Advertisement

OTHER NEWS - Dec. 24, 1993

Share
From Times Staff and Wire Reports

Money Supply Measures Mixed: The Federal Reserve Board reported that the two broadest measures of the nation’s money supply moved in opposite directions in the week ended Dec. 13. The Fed said the measure known as M2 fell to a seasonally adjusted $3,558.2 billion from a revised $3,558.4 billion the previous week.

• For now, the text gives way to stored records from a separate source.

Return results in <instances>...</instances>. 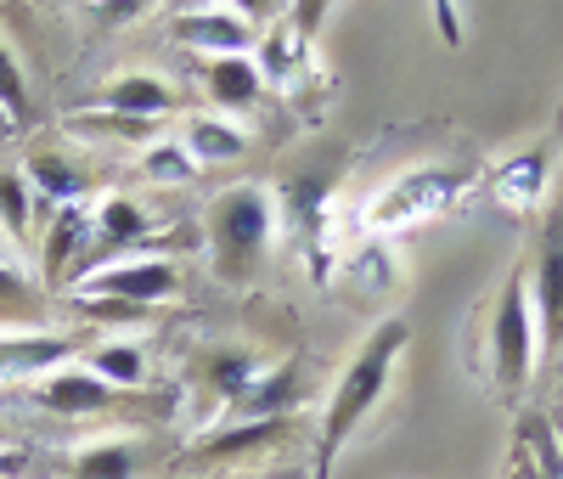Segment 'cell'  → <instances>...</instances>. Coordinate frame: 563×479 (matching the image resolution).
Instances as JSON below:
<instances>
[{
    "mask_svg": "<svg viewBox=\"0 0 563 479\" xmlns=\"http://www.w3.org/2000/svg\"><path fill=\"white\" fill-rule=\"evenodd\" d=\"M406 345V322H384L378 333L366 339L361 361L350 367V378L339 383V395H333V412H327V451H339L350 440V428L372 412V401L384 395V383H389V367Z\"/></svg>",
    "mask_w": 563,
    "mask_h": 479,
    "instance_id": "6da1fadb",
    "label": "cell"
},
{
    "mask_svg": "<svg viewBox=\"0 0 563 479\" xmlns=\"http://www.w3.org/2000/svg\"><path fill=\"white\" fill-rule=\"evenodd\" d=\"M496 372H501V383H525V372H530V294H525V276L507 282L501 311H496Z\"/></svg>",
    "mask_w": 563,
    "mask_h": 479,
    "instance_id": "7a4b0ae2",
    "label": "cell"
},
{
    "mask_svg": "<svg viewBox=\"0 0 563 479\" xmlns=\"http://www.w3.org/2000/svg\"><path fill=\"white\" fill-rule=\"evenodd\" d=\"M265 231H271V209H265L260 192H225L220 209H214V237H220V249H225L231 260L260 254Z\"/></svg>",
    "mask_w": 563,
    "mask_h": 479,
    "instance_id": "3957f363",
    "label": "cell"
},
{
    "mask_svg": "<svg viewBox=\"0 0 563 479\" xmlns=\"http://www.w3.org/2000/svg\"><path fill=\"white\" fill-rule=\"evenodd\" d=\"M90 287H97L102 300L153 305V300H164L169 287H175V271H169V265H158V260H147V265H119V271H102Z\"/></svg>",
    "mask_w": 563,
    "mask_h": 479,
    "instance_id": "277c9868",
    "label": "cell"
},
{
    "mask_svg": "<svg viewBox=\"0 0 563 479\" xmlns=\"http://www.w3.org/2000/svg\"><path fill=\"white\" fill-rule=\"evenodd\" d=\"M34 395H40V406L68 412V417H74V412H102V406L113 401V390H108L97 372H52Z\"/></svg>",
    "mask_w": 563,
    "mask_h": 479,
    "instance_id": "5b68a950",
    "label": "cell"
},
{
    "mask_svg": "<svg viewBox=\"0 0 563 479\" xmlns=\"http://www.w3.org/2000/svg\"><path fill=\"white\" fill-rule=\"evenodd\" d=\"M74 345L57 339V333H29V339H0V378H29V372H45L68 361Z\"/></svg>",
    "mask_w": 563,
    "mask_h": 479,
    "instance_id": "8992f818",
    "label": "cell"
},
{
    "mask_svg": "<svg viewBox=\"0 0 563 479\" xmlns=\"http://www.w3.org/2000/svg\"><path fill=\"white\" fill-rule=\"evenodd\" d=\"M209 90L220 96L225 108H249L254 96H260V74H254L249 57H220V63L209 68Z\"/></svg>",
    "mask_w": 563,
    "mask_h": 479,
    "instance_id": "52a82bcc",
    "label": "cell"
},
{
    "mask_svg": "<svg viewBox=\"0 0 563 479\" xmlns=\"http://www.w3.org/2000/svg\"><path fill=\"white\" fill-rule=\"evenodd\" d=\"M541 311H547V333L563 339V226L552 231L547 260H541Z\"/></svg>",
    "mask_w": 563,
    "mask_h": 479,
    "instance_id": "ba28073f",
    "label": "cell"
},
{
    "mask_svg": "<svg viewBox=\"0 0 563 479\" xmlns=\"http://www.w3.org/2000/svg\"><path fill=\"white\" fill-rule=\"evenodd\" d=\"M108 102H113L119 113H130V119H153V113H164V108H169V90H164L158 79L130 74V79H119V85H113Z\"/></svg>",
    "mask_w": 563,
    "mask_h": 479,
    "instance_id": "9c48e42d",
    "label": "cell"
},
{
    "mask_svg": "<svg viewBox=\"0 0 563 479\" xmlns=\"http://www.w3.org/2000/svg\"><path fill=\"white\" fill-rule=\"evenodd\" d=\"M180 34H186V40H198V45H220V52H231V57H238L243 45H249V29H243L238 18H225V12L186 18V23H180Z\"/></svg>",
    "mask_w": 563,
    "mask_h": 479,
    "instance_id": "30bf717a",
    "label": "cell"
},
{
    "mask_svg": "<svg viewBox=\"0 0 563 479\" xmlns=\"http://www.w3.org/2000/svg\"><path fill=\"white\" fill-rule=\"evenodd\" d=\"M29 175L52 192V198H74V192L85 186V175H79L68 159H52V153H34V159H29Z\"/></svg>",
    "mask_w": 563,
    "mask_h": 479,
    "instance_id": "8fae6325",
    "label": "cell"
},
{
    "mask_svg": "<svg viewBox=\"0 0 563 479\" xmlns=\"http://www.w3.org/2000/svg\"><path fill=\"white\" fill-rule=\"evenodd\" d=\"M29 192H23V175L18 170H0V226H7V237H23L29 231Z\"/></svg>",
    "mask_w": 563,
    "mask_h": 479,
    "instance_id": "7c38bea8",
    "label": "cell"
},
{
    "mask_svg": "<svg viewBox=\"0 0 563 479\" xmlns=\"http://www.w3.org/2000/svg\"><path fill=\"white\" fill-rule=\"evenodd\" d=\"M0 119H12V124H23L29 119V90H23V68H18V57L0 45Z\"/></svg>",
    "mask_w": 563,
    "mask_h": 479,
    "instance_id": "4fadbf2b",
    "label": "cell"
},
{
    "mask_svg": "<svg viewBox=\"0 0 563 479\" xmlns=\"http://www.w3.org/2000/svg\"><path fill=\"white\" fill-rule=\"evenodd\" d=\"M130 473H135L130 446H97L79 457V479H130Z\"/></svg>",
    "mask_w": 563,
    "mask_h": 479,
    "instance_id": "5bb4252c",
    "label": "cell"
},
{
    "mask_svg": "<svg viewBox=\"0 0 563 479\" xmlns=\"http://www.w3.org/2000/svg\"><path fill=\"white\" fill-rule=\"evenodd\" d=\"M97 226H102V237L119 249V243H130V237H141V209L130 204V198H113V204H102V215H97Z\"/></svg>",
    "mask_w": 563,
    "mask_h": 479,
    "instance_id": "9a60e30c",
    "label": "cell"
},
{
    "mask_svg": "<svg viewBox=\"0 0 563 479\" xmlns=\"http://www.w3.org/2000/svg\"><path fill=\"white\" fill-rule=\"evenodd\" d=\"M74 243H79V215L63 209L57 215V231H52V249H45V276H52V282H63V265H68Z\"/></svg>",
    "mask_w": 563,
    "mask_h": 479,
    "instance_id": "2e32d148",
    "label": "cell"
},
{
    "mask_svg": "<svg viewBox=\"0 0 563 479\" xmlns=\"http://www.w3.org/2000/svg\"><path fill=\"white\" fill-rule=\"evenodd\" d=\"M192 153H203V164H209V159H238V153H243V135H231V130L198 119V124H192Z\"/></svg>",
    "mask_w": 563,
    "mask_h": 479,
    "instance_id": "e0dca14e",
    "label": "cell"
},
{
    "mask_svg": "<svg viewBox=\"0 0 563 479\" xmlns=\"http://www.w3.org/2000/svg\"><path fill=\"white\" fill-rule=\"evenodd\" d=\"M97 372L113 378V383H135L141 378V356L130 345H108V350H97Z\"/></svg>",
    "mask_w": 563,
    "mask_h": 479,
    "instance_id": "ac0fdd59",
    "label": "cell"
},
{
    "mask_svg": "<svg viewBox=\"0 0 563 479\" xmlns=\"http://www.w3.org/2000/svg\"><path fill=\"white\" fill-rule=\"evenodd\" d=\"M288 395H294V372H282V378H271V383H265L260 395H249V412H254V417L265 423V417H271V412H276L282 401H288Z\"/></svg>",
    "mask_w": 563,
    "mask_h": 479,
    "instance_id": "d6986e66",
    "label": "cell"
},
{
    "mask_svg": "<svg viewBox=\"0 0 563 479\" xmlns=\"http://www.w3.org/2000/svg\"><path fill=\"white\" fill-rule=\"evenodd\" d=\"M147 175H153V181H186L192 170H186V159H180L175 148H153V153H147Z\"/></svg>",
    "mask_w": 563,
    "mask_h": 479,
    "instance_id": "ffe728a7",
    "label": "cell"
},
{
    "mask_svg": "<svg viewBox=\"0 0 563 479\" xmlns=\"http://www.w3.org/2000/svg\"><path fill=\"white\" fill-rule=\"evenodd\" d=\"M276 435V417H265V423H249V428H231L225 440H214L209 451H238V446H254V440H271Z\"/></svg>",
    "mask_w": 563,
    "mask_h": 479,
    "instance_id": "44dd1931",
    "label": "cell"
},
{
    "mask_svg": "<svg viewBox=\"0 0 563 479\" xmlns=\"http://www.w3.org/2000/svg\"><path fill=\"white\" fill-rule=\"evenodd\" d=\"M29 300H34V287L23 282V271L0 265V305H29Z\"/></svg>",
    "mask_w": 563,
    "mask_h": 479,
    "instance_id": "7402d4cb",
    "label": "cell"
},
{
    "mask_svg": "<svg viewBox=\"0 0 563 479\" xmlns=\"http://www.w3.org/2000/svg\"><path fill=\"white\" fill-rule=\"evenodd\" d=\"M214 378H220V395H243V383H249V361H243V356H231V361H220V367H214Z\"/></svg>",
    "mask_w": 563,
    "mask_h": 479,
    "instance_id": "603a6c76",
    "label": "cell"
}]
</instances>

The even broader measure, M3, rose to a seasonally adjusted $4,218.8 billion from a revised $4,209.2 billion. The narrowest measure of the money supply, M1, fell to a seasonally adjusted $1,128.3 billion from $1,129.3 billion. M1 includes cash in circulation, deposits in checking accounts and non-bank travelers checks. M2 is M1 plus accounts like savings deposits and money-market mutual funds. M3 is M2 plus less-liquid accounts, such as certificates of deposit in minimum denominations of $100,000.

The four sitting members of the Commodity Futures Trading Commission elected Barbara Pedersen Holum, a Democrat of Annapolis, Md., as acting chairman. She succeeds Sheila Bair, a Republican, who has been serving as acting chairman since August 20. Bair will remain on the CFTC as a commissioner. . . . An appeals court judge has reinstated 20 state charges against Charles H. Keating Jr., the former Lincoln Savings head convicted of fraud in the nation’s costliest thrift failure. Reinstatement of the charges has no apparent practical effect. . . . Fibreboard Corp. said it finalized an agreement in which its insurers will finance the nation’s costliest settlement of asbestos injury claims. . . . Kmart Corp., for the second year in a row, said it’s recalling electric candles it sold because they could cause fires or shocks.